Grisi- Até teria remunerado melhor o BB, mas a idéia não era essa. A idéia era forçar a taxa real de juros para baixo. A Selic já tinha vindo. Mas forçar essa redução dos juros e dos spreads. Essa era a idéia central e não a de aumentar o lucro do BB a partir de margem maior.
Em relação às taxas de juros, as autoridades monetárias não estão agindo com excesso de zelo?
Grisi- A estabilidade monetária é a pedra de toque da economia brasileira. Se essa moeda balançar, vai engolir o nosso prestígio externo. Nós temos que preservar isso. A sociedade brasileira já pagou um custo enorme.
Mas a dose desse remédio dos juros alto não está amarga demais?

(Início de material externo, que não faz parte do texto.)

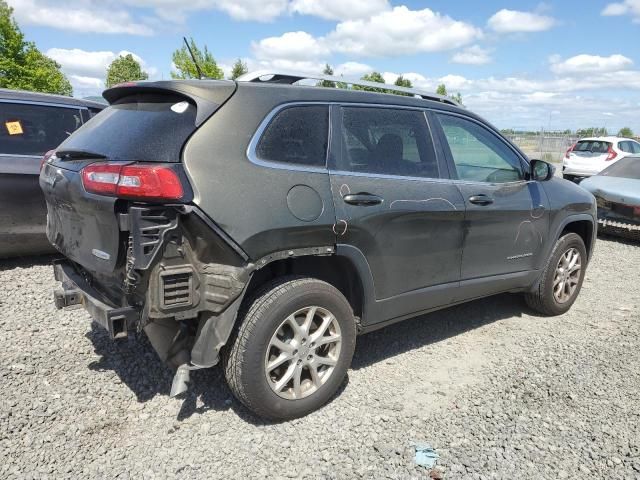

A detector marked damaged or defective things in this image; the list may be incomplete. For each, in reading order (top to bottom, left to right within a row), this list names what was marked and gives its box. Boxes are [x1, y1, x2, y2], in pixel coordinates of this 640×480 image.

crushed rear bumper [53, 256, 139, 340]
damaged jeep cherokee suv [42, 71, 596, 420]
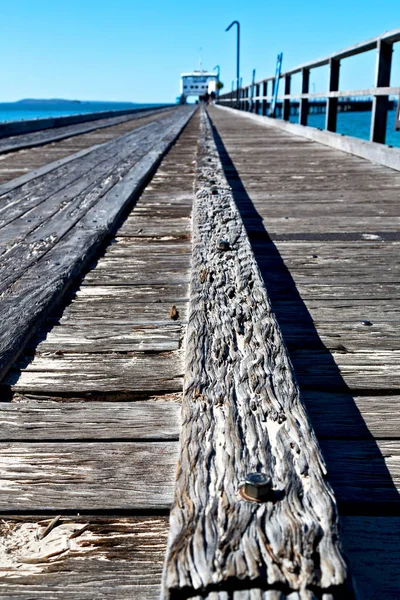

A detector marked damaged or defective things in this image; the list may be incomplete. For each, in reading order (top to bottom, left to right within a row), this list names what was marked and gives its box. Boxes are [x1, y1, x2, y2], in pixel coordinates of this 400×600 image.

rusty nail [239, 474, 274, 502]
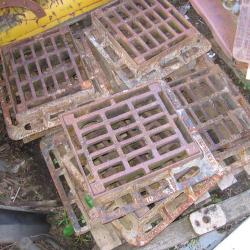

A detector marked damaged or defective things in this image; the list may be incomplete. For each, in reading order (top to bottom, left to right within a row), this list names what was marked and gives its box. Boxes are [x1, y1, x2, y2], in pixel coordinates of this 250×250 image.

rusty metal grate [0, 27, 116, 142]
rusty metal grate [86, 0, 211, 87]
rusty metal grate [166, 56, 250, 174]
rusty metal grate [40, 131, 221, 246]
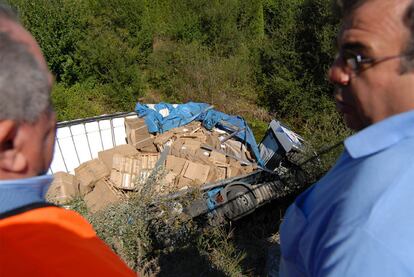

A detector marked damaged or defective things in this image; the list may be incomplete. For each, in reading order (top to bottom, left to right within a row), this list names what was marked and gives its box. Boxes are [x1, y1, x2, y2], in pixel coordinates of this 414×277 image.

overturned truck [49, 102, 308, 223]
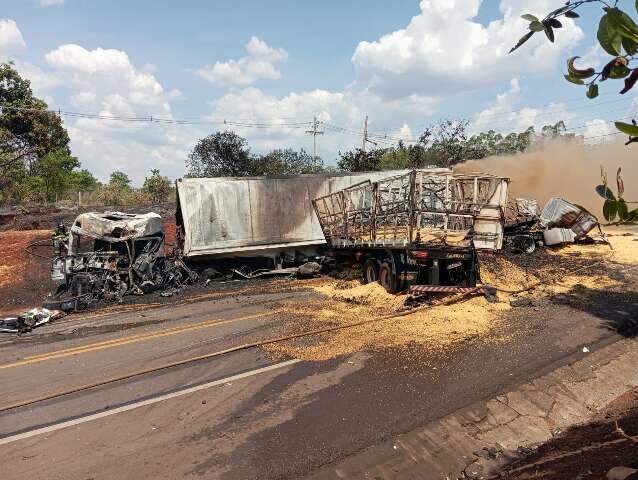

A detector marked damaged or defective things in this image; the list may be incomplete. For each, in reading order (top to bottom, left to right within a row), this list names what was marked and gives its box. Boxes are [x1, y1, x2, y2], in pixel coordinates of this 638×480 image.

fire-damaged chassis [46, 211, 196, 312]
crushed vehicle [46, 211, 196, 312]
crushed vehicle [312, 171, 512, 294]
scorched road [0, 278, 636, 480]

Grisi- Acho que não. O que ainda está exagerado é a ampliação das despesas públicas. Se a gente conseguir reduzir ainda mais nosso déficit - de 3,2%, 3,3% - para 2,5% teremos duas grandes vantagens. A primeira, contém a inflação. A segunda coisa que acho muito interessante é que reforça a conversibilidade do Real. É uma das condições mais importantes - a expansão do superávit primário ou a chegada ao superávit nominal. Se a gente chegar a isso, a conversibilidade da moeda poderá ser feita com muita tranquilidade porque o governo teria meios de resistência para encarar um possível ataque cambial. Então precisaríamos reduzir o déficit público, manter a inflação submetida ao regime de metas e não haver uma grande defasagem do dólar, que prejudique a exportação. Ou não haver também uma supervalorização, que por outro lado também é tão má quanto a subvalorização. Então, é fundamental que o Brasil mantenha essas condições.

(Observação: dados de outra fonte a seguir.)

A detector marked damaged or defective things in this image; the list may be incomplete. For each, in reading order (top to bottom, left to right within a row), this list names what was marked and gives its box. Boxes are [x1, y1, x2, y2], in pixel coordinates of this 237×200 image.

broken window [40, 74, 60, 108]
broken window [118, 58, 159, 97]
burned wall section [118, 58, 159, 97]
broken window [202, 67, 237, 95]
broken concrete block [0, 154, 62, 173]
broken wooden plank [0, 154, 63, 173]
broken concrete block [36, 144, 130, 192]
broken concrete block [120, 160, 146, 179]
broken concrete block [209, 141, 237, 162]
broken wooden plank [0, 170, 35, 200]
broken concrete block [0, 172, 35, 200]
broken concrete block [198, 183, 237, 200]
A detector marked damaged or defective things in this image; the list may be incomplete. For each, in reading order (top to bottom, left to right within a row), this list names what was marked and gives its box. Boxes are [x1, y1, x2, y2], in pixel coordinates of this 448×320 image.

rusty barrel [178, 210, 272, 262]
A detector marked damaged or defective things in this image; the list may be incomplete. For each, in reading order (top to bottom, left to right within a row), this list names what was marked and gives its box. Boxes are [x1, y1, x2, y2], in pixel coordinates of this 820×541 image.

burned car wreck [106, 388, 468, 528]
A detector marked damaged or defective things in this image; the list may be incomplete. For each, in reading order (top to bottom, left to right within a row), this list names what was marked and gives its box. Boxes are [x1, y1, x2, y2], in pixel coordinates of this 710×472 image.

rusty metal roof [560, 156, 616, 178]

Professor, é correto afirmar que duas práticas do Brasil que são bastante combatidas, os juros elevados e a alta carga tributária, acabaram por beneficiar o país no período da crise, já que havia o que cortar, ao contrário da Europa e dos EUA, que haviam praticamente esgotado suas ferramentas monetárias?
Grisi- Sem dúvida. Esse é o ponto. Você olha para o endividamento da família brasileira. Ela está crescendo a uma velocidade superior ao crescimento da sua renda. Está errado. Se a gente contingenciar um pouco o crédito ou subir um pouco a taxa de juros, vamos conter isso. Por que vai estourar lá na frente. E é razão da inadimplência futura. Então, ser conservador com risco menor, embora tenha um custo imediato, a médio prazo ter uma arrecadação ou um custo tributário mais elevado, não é errado. Errado é gastar desse jeito porque aí você me faz de bobo. Eu é que estou pagando esse absurdo. Mas eu queria a contraposição. A prestação dos serviços correspondente aos impostos que você arrecadou. Não quero chegar na escola pública e ver aquela porcaria que estou vendo. Mesma coisa com hospitais ou infra-estrutura. Eu gostaria de ver a melhoria no quadro social brasileiro.